この大学はどっち?分野知図開発

荻野さん
 総合生存学館(思修館)の山口栄一教授は、大学がどの学問分野に軸足を置いているのかなどについて判別する手法を、データ処理・解析を行うターンストーンリサーチと共同で開発した。研究者に広く利用されている論文検索データベース、グーグル・スカラーを用いた方法で、大学の在り方を客観的に見ることのできる新たな方法として注目を浴びそうだ。
 研究チームは「化学」「経済学」「哲学」などといった39の学問分野を設定し、それぞれの関係性を39×39通り調べた上で「分野知図」を作成。関係性が深いほど分野間の距離は短くなる。横軸では理系(非意識)・文系(意識)、縦軸では生物・非生物分野と、学問の性質別に位置を分けた。

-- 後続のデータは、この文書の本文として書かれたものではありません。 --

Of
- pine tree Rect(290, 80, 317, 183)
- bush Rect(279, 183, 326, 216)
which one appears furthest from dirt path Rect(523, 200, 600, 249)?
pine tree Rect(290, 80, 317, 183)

 次に、各大学ごとにどの分野の論文を多く出しているかを計測し、分野知図内での各大学の位置関係を調査。東京大や横浜国立大、東京理科大は工学系・理学系周辺に位置したのに対し、京大は「生命科学」「経済学」などの主要な10個のコア学問同士を結んだ枠内に位置した。「京大は東大に比べ、文系が比較的強い証拠」と山口教授は話す。
 大学だけではなく、ニコンや富士通といった民間企業や、公的な研究機関も解析することができる。「若者には学問のタコツボから出て、文系・理系共に近づきあってほしい」と山口教授。「知の越境をして、新しい学問の学び方を作ってほしい」と話した。